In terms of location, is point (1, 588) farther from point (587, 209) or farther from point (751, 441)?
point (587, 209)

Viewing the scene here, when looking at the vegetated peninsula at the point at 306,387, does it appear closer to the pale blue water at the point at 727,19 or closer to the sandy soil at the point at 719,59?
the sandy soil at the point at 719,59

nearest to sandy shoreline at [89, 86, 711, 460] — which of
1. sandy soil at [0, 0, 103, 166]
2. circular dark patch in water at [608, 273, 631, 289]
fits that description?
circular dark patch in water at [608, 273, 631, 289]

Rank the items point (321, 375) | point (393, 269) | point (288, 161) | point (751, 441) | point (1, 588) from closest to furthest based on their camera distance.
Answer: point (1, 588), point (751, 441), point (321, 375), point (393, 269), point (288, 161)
------------------------------
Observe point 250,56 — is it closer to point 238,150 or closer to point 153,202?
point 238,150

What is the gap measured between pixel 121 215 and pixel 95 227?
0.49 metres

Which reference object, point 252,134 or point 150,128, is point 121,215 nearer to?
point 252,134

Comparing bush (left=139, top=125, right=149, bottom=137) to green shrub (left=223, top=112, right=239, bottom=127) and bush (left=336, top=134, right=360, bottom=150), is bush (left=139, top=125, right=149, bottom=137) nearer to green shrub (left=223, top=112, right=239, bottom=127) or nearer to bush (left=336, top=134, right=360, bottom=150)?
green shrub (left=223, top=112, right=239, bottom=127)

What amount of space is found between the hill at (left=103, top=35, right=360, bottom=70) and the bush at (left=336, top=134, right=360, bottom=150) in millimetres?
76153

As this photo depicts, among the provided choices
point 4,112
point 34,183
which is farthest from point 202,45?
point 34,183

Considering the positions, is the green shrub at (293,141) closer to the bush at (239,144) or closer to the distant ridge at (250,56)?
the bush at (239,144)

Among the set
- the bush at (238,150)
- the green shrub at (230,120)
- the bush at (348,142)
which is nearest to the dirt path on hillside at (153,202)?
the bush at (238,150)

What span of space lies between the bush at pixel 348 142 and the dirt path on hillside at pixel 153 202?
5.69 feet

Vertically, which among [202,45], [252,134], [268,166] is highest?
------------------------------
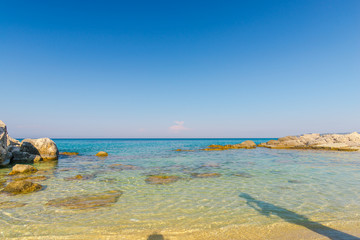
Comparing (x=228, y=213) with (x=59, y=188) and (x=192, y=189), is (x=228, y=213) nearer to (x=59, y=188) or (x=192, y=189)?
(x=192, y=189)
------------------------------
**Exercise aim**
Please write out the material from the line with "nearest to sandy" up to and including the line with "Answer: point (1, 588), point", swapping "fits that description" for "matches that description" and leaving all else unchanged.

**Full solution**
nearest to sandy shoreline at [89, 86, 711, 460] — which of
1. sandy soil at [0, 0, 103, 166]
2. circular dark patch in water at [608, 273, 631, 289]
matches that description?
circular dark patch in water at [608, 273, 631, 289]

Rank the items point (321, 375) | point (393, 269) | point (288, 161) | point (751, 441) | point (1, 588) from closest to furthest based on their camera distance.
Answer: point (1, 588), point (751, 441), point (321, 375), point (393, 269), point (288, 161)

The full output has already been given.